Father Quatman was beloved by his parishioners at Holy Angels for his leadership and compassion. They celebrated his twenty-fifth anniversary as a priest in 1899 with the following statement in a commemorative booklet: “On taking charge of Holy Angels church he found the congregation involved in debt, disorganized, divided by national prejudices with the children attending different schools. He began the task of correcting this condition by saying that he recognized no nationality other than American. The congregation must be one in Catholicism, and national differences could and should have no place in it.”

Perhaps his single biggest contribution to mankind in general and our community in particular occurred in 1894. He forged extraordinary relationships with his parishioners, and none closer than with the Weitzel family. As Sohpia Weitzel lay on her deathbed in 1894, Father Quatman promised he would raise her only son, eighteen month-old George, as his own.

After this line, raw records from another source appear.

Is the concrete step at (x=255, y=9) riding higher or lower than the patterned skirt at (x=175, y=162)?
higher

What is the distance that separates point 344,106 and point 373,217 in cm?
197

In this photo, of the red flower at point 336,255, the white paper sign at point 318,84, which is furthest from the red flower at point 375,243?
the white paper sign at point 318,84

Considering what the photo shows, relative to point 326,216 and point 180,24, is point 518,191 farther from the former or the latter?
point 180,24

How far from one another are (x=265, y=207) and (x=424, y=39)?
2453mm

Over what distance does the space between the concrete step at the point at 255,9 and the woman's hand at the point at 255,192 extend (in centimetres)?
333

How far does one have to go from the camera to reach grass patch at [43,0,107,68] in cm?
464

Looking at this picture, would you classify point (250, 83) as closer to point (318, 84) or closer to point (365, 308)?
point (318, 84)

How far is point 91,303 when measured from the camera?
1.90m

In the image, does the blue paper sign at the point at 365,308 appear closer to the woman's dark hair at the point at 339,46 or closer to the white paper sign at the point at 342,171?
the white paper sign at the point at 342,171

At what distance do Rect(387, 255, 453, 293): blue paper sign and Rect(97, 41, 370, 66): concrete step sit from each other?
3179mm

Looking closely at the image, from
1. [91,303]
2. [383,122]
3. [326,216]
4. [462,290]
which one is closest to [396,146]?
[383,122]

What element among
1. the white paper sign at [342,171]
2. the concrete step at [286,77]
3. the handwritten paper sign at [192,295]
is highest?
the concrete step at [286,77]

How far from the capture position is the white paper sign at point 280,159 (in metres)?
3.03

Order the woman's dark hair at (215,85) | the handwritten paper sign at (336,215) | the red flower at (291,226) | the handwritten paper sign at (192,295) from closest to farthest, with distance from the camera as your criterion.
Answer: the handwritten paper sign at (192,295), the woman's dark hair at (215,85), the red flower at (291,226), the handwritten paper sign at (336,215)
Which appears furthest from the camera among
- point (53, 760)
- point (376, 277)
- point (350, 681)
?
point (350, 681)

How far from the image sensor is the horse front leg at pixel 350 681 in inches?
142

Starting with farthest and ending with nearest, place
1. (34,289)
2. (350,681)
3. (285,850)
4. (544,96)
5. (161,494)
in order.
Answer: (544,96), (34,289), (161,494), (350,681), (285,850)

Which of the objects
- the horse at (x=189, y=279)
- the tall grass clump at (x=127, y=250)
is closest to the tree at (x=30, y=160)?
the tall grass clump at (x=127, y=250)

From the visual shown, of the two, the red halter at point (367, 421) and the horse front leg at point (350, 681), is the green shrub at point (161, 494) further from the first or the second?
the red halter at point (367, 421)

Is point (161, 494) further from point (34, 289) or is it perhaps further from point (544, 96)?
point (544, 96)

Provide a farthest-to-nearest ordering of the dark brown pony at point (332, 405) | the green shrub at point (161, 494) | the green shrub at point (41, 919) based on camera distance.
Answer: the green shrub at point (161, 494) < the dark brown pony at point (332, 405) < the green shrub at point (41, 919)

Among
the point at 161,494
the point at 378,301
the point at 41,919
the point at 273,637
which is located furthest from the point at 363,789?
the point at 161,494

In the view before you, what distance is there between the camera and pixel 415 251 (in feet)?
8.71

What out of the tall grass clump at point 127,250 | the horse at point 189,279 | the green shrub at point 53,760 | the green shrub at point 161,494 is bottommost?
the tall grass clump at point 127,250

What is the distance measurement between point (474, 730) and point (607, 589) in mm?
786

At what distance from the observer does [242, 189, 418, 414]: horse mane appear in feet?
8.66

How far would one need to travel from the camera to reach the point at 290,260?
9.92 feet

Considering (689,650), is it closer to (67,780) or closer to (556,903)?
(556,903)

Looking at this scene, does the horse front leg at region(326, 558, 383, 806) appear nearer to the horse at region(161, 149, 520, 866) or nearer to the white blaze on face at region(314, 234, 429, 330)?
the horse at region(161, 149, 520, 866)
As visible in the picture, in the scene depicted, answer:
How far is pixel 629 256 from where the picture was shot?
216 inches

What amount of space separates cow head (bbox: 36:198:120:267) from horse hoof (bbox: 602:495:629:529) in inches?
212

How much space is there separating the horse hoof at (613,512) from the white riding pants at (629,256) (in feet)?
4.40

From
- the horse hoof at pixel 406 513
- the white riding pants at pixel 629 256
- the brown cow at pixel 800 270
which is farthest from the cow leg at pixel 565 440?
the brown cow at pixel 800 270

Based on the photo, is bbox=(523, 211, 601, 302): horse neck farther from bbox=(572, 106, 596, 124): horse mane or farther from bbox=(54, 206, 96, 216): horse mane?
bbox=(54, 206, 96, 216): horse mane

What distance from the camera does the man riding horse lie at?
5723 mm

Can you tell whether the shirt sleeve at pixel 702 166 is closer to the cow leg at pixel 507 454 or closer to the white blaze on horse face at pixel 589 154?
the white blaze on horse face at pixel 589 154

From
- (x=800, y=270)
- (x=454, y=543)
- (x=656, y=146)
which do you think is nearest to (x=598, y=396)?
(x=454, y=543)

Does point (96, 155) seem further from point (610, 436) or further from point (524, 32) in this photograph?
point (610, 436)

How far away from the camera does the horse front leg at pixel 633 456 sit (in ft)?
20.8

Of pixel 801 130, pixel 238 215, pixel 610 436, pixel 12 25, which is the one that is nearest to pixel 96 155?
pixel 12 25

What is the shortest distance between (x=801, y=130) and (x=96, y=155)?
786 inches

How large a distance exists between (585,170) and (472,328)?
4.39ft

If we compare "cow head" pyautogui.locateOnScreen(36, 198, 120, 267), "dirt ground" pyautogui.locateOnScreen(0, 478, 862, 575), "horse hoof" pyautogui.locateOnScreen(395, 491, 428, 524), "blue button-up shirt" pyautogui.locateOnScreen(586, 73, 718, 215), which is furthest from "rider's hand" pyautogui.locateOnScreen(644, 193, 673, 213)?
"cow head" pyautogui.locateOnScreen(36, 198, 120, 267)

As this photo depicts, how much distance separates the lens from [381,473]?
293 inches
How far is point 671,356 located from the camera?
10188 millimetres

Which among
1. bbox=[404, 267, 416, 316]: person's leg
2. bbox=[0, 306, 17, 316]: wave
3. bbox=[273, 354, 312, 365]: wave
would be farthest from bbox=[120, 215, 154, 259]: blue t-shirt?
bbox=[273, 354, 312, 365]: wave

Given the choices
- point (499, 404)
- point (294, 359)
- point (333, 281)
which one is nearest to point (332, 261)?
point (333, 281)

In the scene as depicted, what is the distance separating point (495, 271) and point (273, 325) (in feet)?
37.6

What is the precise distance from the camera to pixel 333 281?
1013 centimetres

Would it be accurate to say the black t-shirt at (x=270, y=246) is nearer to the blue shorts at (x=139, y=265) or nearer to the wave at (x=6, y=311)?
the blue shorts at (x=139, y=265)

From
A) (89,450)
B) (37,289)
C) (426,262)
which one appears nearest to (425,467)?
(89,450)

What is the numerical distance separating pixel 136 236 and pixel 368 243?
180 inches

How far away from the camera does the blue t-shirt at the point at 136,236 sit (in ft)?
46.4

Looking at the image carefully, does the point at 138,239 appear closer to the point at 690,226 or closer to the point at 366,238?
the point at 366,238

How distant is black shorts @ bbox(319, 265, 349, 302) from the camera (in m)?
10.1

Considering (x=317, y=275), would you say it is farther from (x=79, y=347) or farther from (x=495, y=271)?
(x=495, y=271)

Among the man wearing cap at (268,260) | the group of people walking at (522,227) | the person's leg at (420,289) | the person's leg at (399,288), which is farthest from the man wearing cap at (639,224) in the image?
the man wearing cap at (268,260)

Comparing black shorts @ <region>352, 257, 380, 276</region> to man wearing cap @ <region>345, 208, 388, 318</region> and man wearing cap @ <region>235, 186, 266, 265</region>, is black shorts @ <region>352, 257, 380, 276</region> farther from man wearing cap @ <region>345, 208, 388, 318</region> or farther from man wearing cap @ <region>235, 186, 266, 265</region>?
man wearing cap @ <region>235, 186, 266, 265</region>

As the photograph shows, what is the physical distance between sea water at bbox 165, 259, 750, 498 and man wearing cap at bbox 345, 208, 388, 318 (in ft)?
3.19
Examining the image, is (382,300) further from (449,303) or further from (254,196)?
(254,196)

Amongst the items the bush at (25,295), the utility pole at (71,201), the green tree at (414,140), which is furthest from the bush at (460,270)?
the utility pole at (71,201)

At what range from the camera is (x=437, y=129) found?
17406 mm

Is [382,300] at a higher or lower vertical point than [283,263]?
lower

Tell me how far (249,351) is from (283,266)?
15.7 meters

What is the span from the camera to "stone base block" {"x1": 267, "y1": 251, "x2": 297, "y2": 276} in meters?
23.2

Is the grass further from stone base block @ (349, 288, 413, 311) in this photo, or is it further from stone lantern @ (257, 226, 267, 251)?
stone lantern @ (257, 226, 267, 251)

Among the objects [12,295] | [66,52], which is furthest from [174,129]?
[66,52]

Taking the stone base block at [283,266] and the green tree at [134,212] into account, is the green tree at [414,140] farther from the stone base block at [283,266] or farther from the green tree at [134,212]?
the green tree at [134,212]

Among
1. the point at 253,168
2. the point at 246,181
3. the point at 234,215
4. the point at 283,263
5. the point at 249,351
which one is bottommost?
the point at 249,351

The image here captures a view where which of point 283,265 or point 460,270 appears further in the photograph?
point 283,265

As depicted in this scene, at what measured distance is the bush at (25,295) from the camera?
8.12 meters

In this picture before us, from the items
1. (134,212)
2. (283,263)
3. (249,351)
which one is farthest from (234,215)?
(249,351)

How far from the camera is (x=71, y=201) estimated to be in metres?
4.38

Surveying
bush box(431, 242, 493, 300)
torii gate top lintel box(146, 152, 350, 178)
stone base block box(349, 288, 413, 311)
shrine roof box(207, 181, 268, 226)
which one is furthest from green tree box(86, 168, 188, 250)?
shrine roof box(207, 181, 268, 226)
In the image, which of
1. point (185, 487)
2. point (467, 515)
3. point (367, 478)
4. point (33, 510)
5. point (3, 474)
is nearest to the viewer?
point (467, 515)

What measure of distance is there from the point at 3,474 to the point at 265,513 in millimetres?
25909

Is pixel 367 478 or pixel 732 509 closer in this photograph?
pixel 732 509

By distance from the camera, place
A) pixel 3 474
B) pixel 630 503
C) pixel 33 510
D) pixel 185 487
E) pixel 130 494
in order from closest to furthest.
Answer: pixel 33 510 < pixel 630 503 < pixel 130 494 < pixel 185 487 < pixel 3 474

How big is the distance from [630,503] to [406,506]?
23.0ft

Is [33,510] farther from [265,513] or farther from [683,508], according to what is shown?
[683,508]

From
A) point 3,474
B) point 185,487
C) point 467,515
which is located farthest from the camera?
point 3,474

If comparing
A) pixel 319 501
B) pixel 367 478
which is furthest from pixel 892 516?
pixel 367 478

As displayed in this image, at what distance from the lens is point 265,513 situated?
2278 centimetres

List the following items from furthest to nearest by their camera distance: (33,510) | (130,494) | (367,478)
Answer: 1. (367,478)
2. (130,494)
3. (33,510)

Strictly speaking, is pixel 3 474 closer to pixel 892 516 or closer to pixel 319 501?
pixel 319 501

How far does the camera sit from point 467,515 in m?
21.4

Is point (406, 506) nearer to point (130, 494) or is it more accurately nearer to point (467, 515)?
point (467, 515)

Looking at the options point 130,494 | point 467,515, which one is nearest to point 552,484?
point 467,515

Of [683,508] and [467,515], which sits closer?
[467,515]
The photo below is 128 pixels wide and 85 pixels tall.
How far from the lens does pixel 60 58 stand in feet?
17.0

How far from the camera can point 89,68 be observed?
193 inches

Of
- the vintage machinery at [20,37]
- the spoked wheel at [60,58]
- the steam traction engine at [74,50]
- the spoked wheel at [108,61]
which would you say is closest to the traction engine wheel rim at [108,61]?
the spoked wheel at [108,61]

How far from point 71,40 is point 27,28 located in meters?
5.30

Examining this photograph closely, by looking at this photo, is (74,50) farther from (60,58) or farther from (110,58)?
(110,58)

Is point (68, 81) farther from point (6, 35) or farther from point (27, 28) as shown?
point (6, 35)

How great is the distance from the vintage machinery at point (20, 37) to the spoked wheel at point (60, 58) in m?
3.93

George B. Quatman, the adopted son of Father Francis Quatman, was educated in the Holy Angels School and went on to use that education to do much to make his adopted father proud.

George Quatman, inventor, entrepreneur and philanthropist, formed the Lima Telephone Company and many other businesses. He was granted an estimated 150 patents. Mr. Quatman maintained frequent contact with Sidney, but more importantly, he never forgot the Catholic history and traditions imbued in him by his adopted father.

George Quatman also helped locate the ruins and paid for the renovation of the House of the Virgin Mary in Ephesus, Turkey. It is recognized by the Vatican as a shrine. He paid for the construction and his foundation maintains to this day important Catholic shrines and statues at over twenty locations throughout the world. Included in those is the twenty-foot tall statue of Our Lady of Fatima at St. Mary’s Point overlooking Indian Lake.

In a sense, Father Francis Quatman is still watching out over his parishioners. A stained glass window dedicated in his memory graces the Holy Angels Church, and the statue of Our Lady of Ephesus (the Virgin Mary) on the Lehman High School campus was conceived and paid for by his beloved adopted son, George, and the foundation established to carry on his commitment to his faith.